> _PASSAGE_
##############################

Defendant contends that because both parties are peregrini, jurisdiction can only be found if the cause of the action arose within the jurisdiction of this Court, it is that the contract contended for by plaintiff came into existence in Bloemfontein. Elaborating on the submissions, defendant argued that at the very least or very best for plaintiff annexure “B1”, contains a counteroffer by plaintiff, the acceptance whereof was communicated to and received as per plaintiff in annexure “B2”. Thus construed, the contract, so it was argued, came into existence in Lesotho, more particularly Maseru which is not within the area of jurisdiction of this Court.


[8] Annexure “A”, a letter to Stanfin addressed to plaintiff in Maseru reads:


“LNIC

Private Bag A65

MASERU

0100

Attention : Mr KC Babu

17 June 1998


Dear Mr Babu

RE : CAPITAL GUARANTEED GROWTH PLAN QUOTATION

We have pleasure in providing you with the following quotations:

Renewal Investment of R 16 Million

Guaranteed (After 3 Years) R25 278 400,00

I trust that the above will meet with your approval.

Yours faithfully


SLJ van Jaarsveldt

Consultant”


Annexure “B1”, a letter by Lesotho National Holdings Ltd reads:


LESOTHO NATIONAL INSURANCE HOLDINGS Ltd.


Standard Bank Financial Services

P.O. Box 3791

Bloemfontein

19 June 1998 Fax: 00 27 51 4470810


Dear Sirs


For the Attention of Mr. SLJ Van Jaarsveldt

Deposit of R 16 Million


We refer to your quotation of 17 June 1998 and in accordance with the quotation would like to renew the deposit for a further period of three years from the date of maturity on 8.6.1998 to 7.6.2001. We understand from your quotation that R.16 Million reinvested on 8.6.1998 will be guaranteed to have a value of R.25 278 400 on 7.6.2001.


Two certificates should be issued in the following manner:

1.

Name of Client Lesotho National Life Assurance Company Ltd

Corporate Bodies Pension Scheme

P Bag A 65 Maseru, Lesotho.

Amount Invested R 9 600 000.

Date Deposited 8.6.1998

Date of Maturity 7.6.2001

Guaranteed Maturity

Value R 15 167 040.


2.

Name of Client Lesotho National Life Assurance Company Ltd

Life Division

P Bag A 65 Maseru, Lesotho

Amount Invested R 6 400 000.

Date Deposited 8.6.1998

Date of Maturity 7.6.2001

Guaranteed Maturity

Value R 10 111 360.


Please confirm the above by signing and returning the duplicate of this letter.


Yours faithfully


C.Khomari

Financial Controller.”


(My emphasis)


In response to annexure “B1” Stanfin by means of Van Jaarsveldt addressed per fax to plaintiff in Maseru as per annexure “B2” the following:


FAX


To: LNIC From: Louw van Jaarsveldt

Fax: 09266-310007 Pages: 1

Phone: 09266-313031 Date: 23/6/98

Re: Renewal Dep R16 million CC:


ͪ Urgent ͪ For Review ͪ Please Comment ͪ Please Reply ͪ Please Recycle


ATT Carol K. Khomari


Comments:


I acknowledge your fax dated 19/6/98 and confirm that the R16 million is renewed as requested from 8/6/1998.

##############################

> _AVAILABLE DATA_
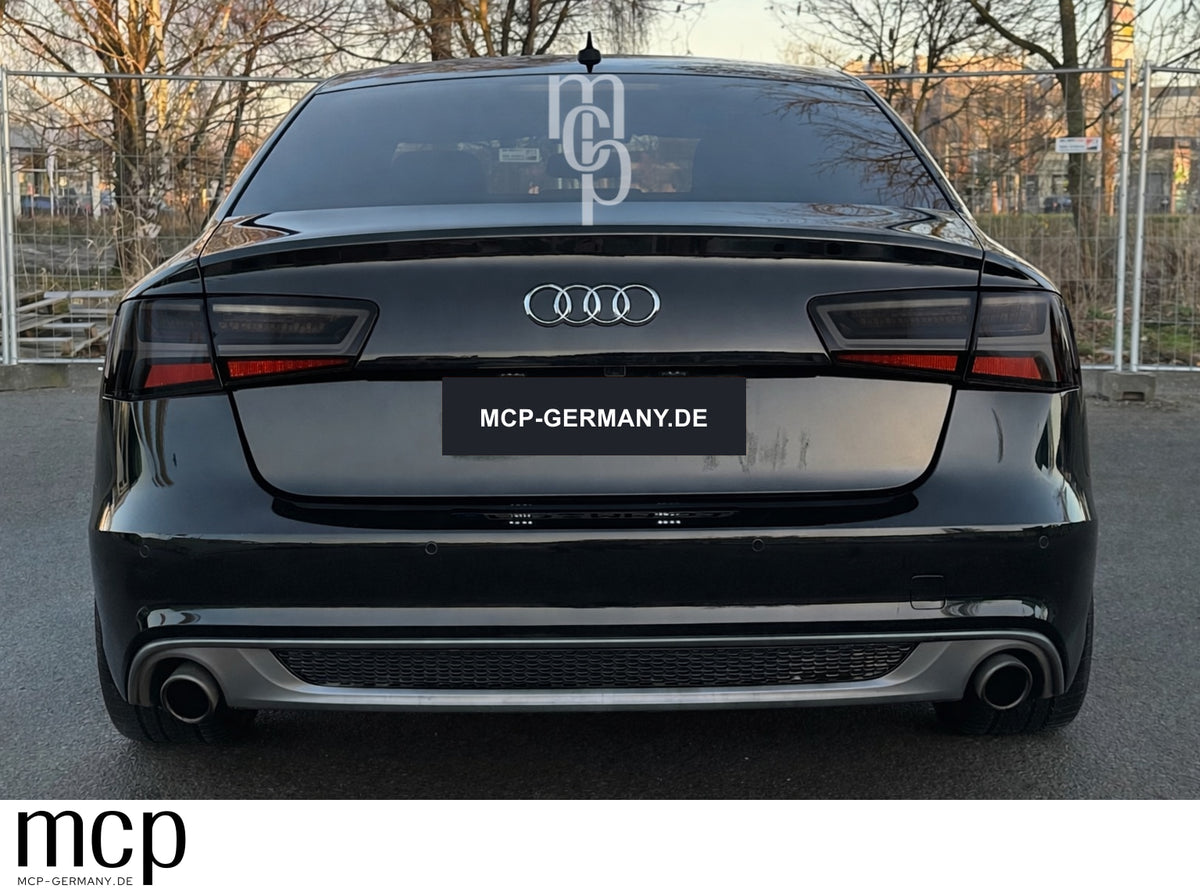 MCP 023163 – Audi A6 C7 Limousine Smoke – Bisheriges erstes Motiv: Einbauansicht am schwarzen Audi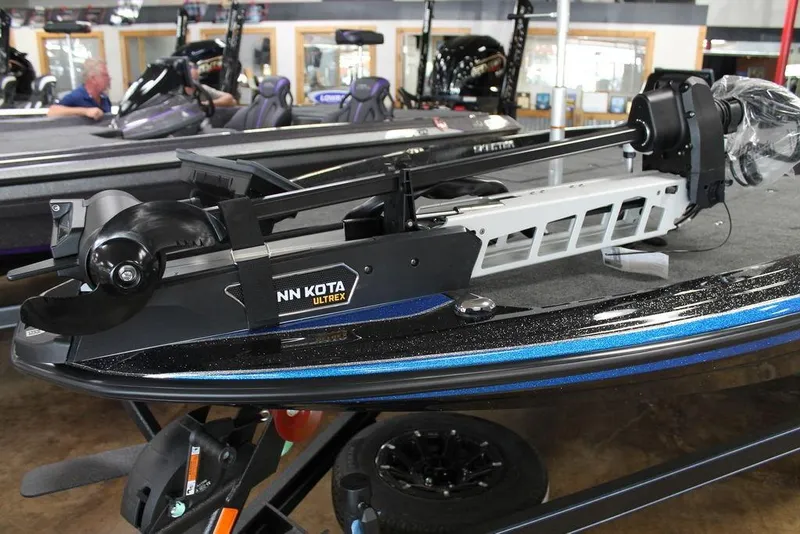 Slide: The Image of 2026 Skeeter ZXE21 boat with Minn Kota Ultrex trolling motor in showroom. - 8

##############################

> _PROBLEM STATEMENT_
Copy out the judgment excerpt, starting at the words "Two certificates should" and stopping after "65 Maseru, Lesotho.", and rename "Pension Scheme" as "Retirement Fund" throughout. The data has no connection to the judgment excerpt.

> _ANSWER SECTION_
Two certificates should be issued in the following manner:

1.

Name of Client Lesotho National Life Assurance Company Ltd

Corporate Bodies Retirement Fund

P Bag A 65 Maseru, Lesotho.